Marketing’s Ethical Blind Spot: Catering to Consumer Preferences

Autor: Suneal Bedi
Rok vydání: 2019
Předmět:
Zdroj: SSRN Electronic Journal.
ISSN: 1556-5068
DOI: 10.2139/ssrn.3441359
Popis: Marketers are guided by a longstanding mantra: Consumers preferences are king. In many ways, to be the best marketer is to create products and services that are directly aligned with consumer preferences. This paper focuses on the potential ethical issues associated with blindly catering to consumer preferences. The preoccupation with consumer preferences leads marketers to prioritize them, even if the preferences are perverse. This preoccupation can trigger a kind of cultural, group based harm.

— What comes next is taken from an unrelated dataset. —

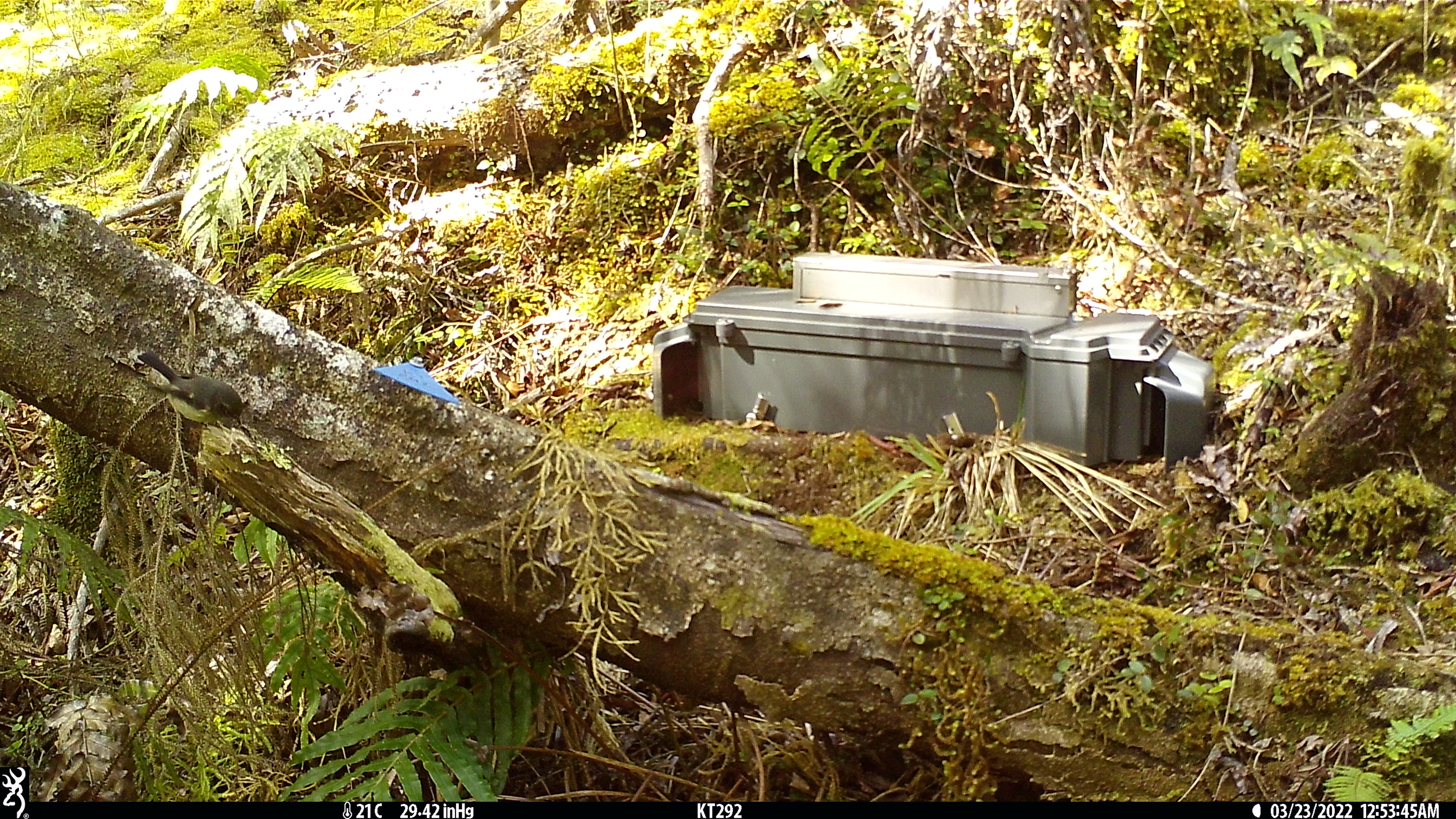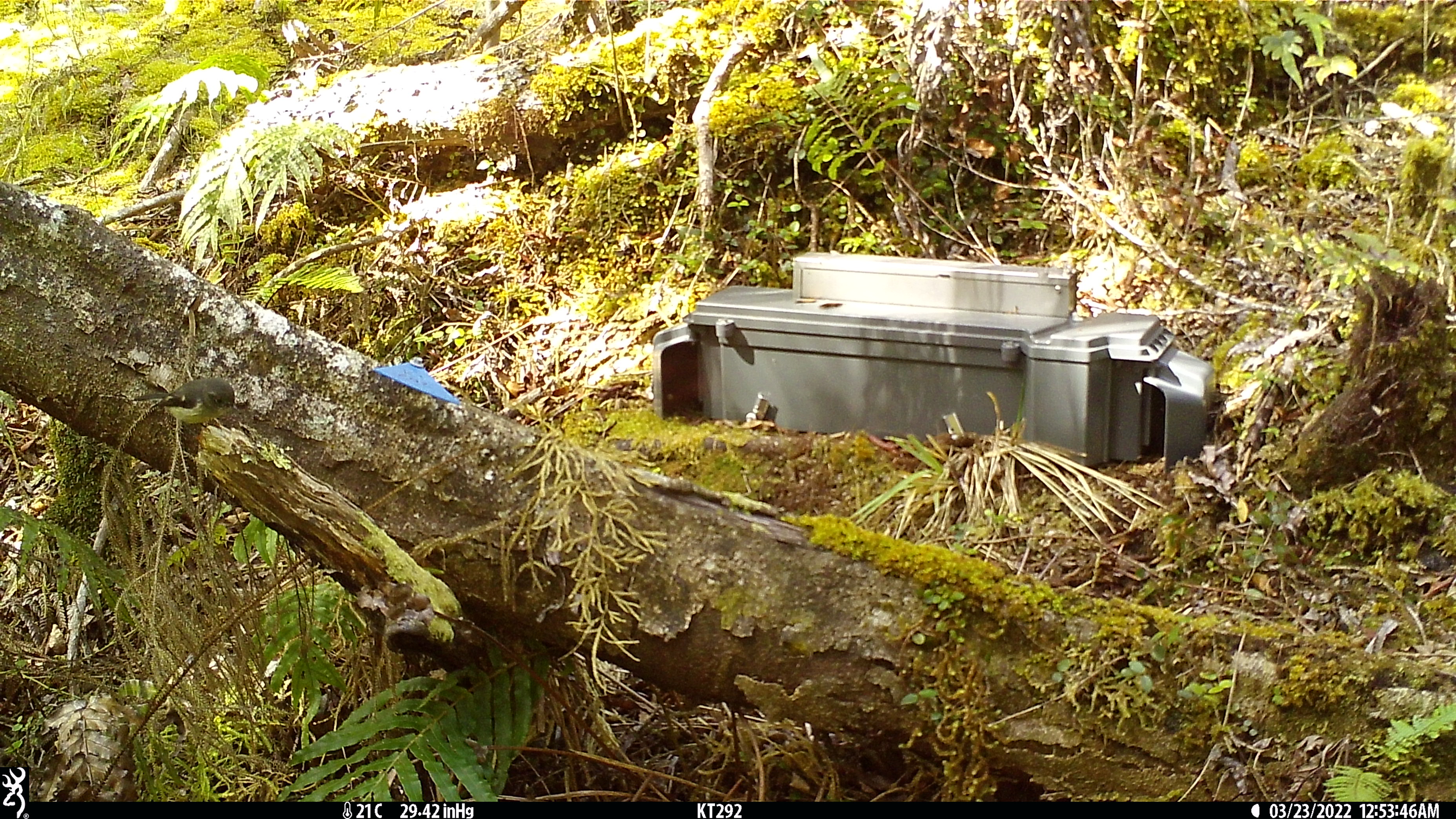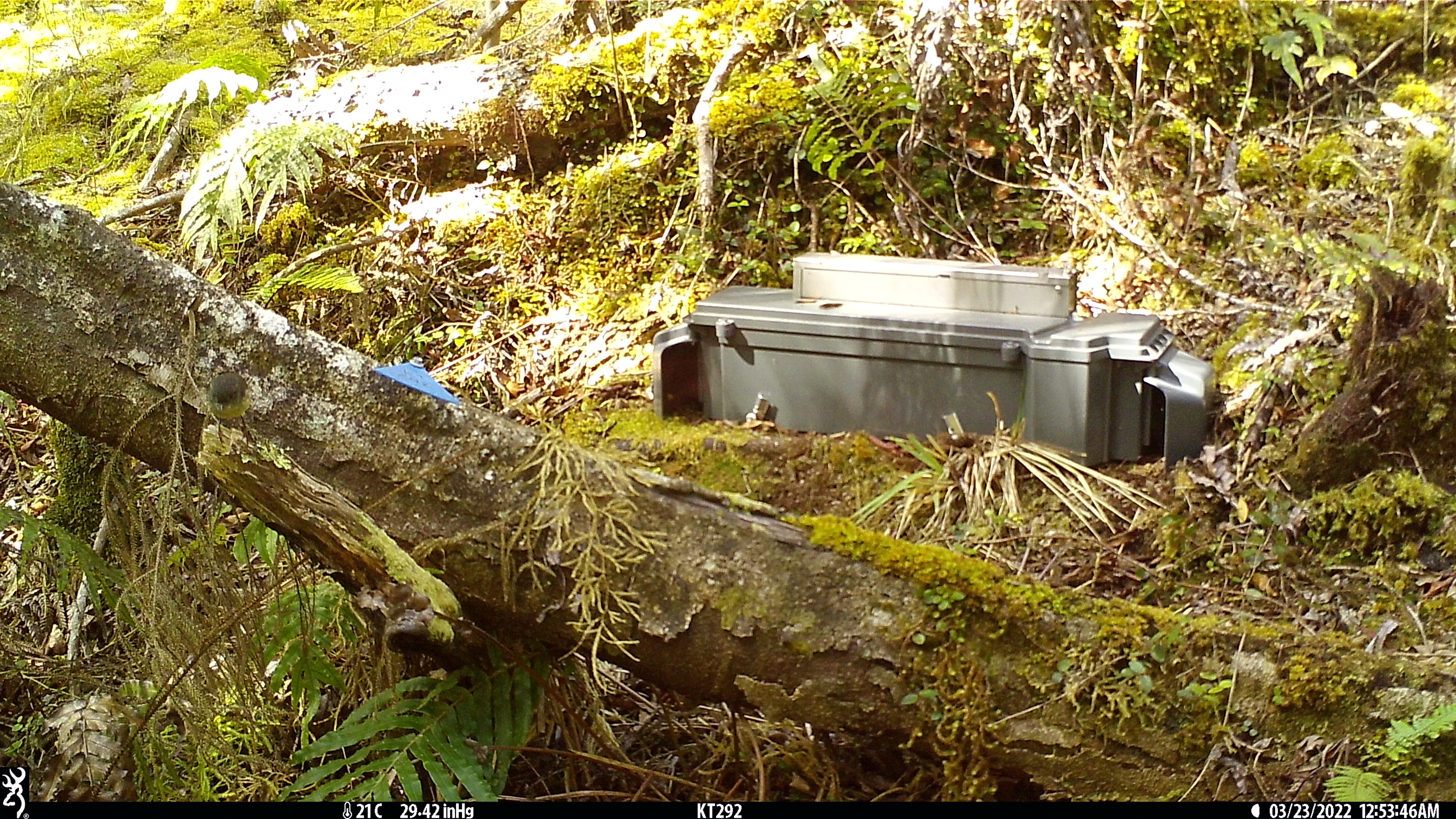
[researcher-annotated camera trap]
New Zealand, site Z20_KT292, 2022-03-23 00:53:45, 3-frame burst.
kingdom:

Marketers and business ethicists alike have historically understood consumer harm narrowly. Traditional accounts of marketing and business ethics have used the theories of John Rawls to argue that certain practices are unethical because they harm individuals. (Rawls 1971) This paper seeks instead to use Iris Marion Young’s criticism of John Rawls to expand the scope of harms to which businesses should be attuned. Her account focuses on harms that reinforce cultural norms while stereotyping minorities, females, the LGBT community and other under-represented cultural groups — so called “cultural imperialism.” (Young 1990). Turning our attention to this kind of group-based harm has two ethical implications for marketers. First, marketers should not cater to customer preferences in ways that create these harms by reinforcing social hierarchies and stereotypes. And second, marketers may even have a positive obligation to counteract and mitigate this kind of cultural harm by promoting cultural diversity in their marketing activities, even if this means going against consumer preferences. The article concludes with a working applicable framework for marketing managers to analyze the potential cultural harms of their activities.